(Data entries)
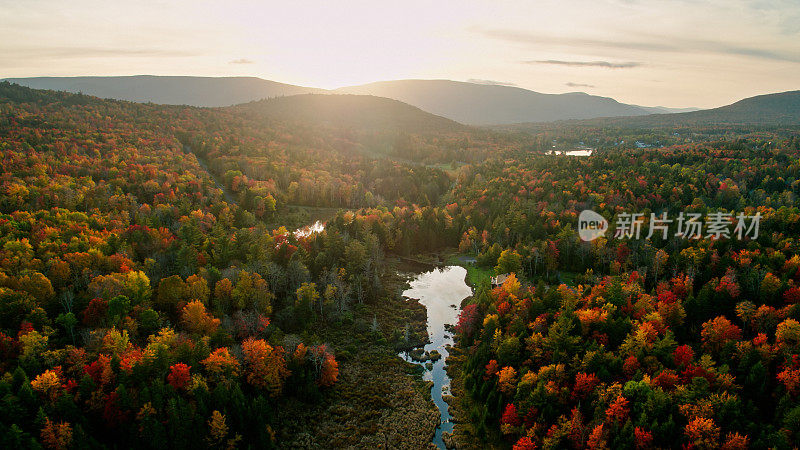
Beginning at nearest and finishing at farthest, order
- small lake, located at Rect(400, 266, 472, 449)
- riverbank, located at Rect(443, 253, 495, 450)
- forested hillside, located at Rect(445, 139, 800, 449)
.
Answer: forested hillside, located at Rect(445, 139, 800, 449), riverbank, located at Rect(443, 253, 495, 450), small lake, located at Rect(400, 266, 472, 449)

...

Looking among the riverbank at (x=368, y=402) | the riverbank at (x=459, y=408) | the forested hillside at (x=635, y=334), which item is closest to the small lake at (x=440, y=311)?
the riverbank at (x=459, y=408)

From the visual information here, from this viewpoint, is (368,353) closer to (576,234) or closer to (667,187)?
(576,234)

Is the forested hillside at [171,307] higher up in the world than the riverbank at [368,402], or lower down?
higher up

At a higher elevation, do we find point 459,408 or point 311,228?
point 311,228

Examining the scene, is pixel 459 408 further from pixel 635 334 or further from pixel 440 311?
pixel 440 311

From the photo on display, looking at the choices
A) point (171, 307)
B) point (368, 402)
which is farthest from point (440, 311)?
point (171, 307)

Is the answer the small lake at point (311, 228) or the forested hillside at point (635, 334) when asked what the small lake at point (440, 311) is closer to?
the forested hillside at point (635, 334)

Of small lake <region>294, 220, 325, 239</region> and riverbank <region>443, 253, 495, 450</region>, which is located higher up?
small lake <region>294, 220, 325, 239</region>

▶ _What you are asked to do_
Rewrite the rows starting with the line containing "Beginning at nearest" and going on through the line containing "Answer: forested hillside, located", changing "farthest" to "most distant" and leaving everything else as it is.

▶ _Exercise response_
Beginning at nearest and finishing at most distant, order
- small lake, located at Rect(400, 266, 472, 449)
- riverbank, located at Rect(443, 253, 495, 450)
- forested hillside, located at Rect(445, 139, 800, 449)
.
Answer: forested hillside, located at Rect(445, 139, 800, 449), riverbank, located at Rect(443, 253, 495, 450), small lake, located at Rect(400, 266, 472, 449)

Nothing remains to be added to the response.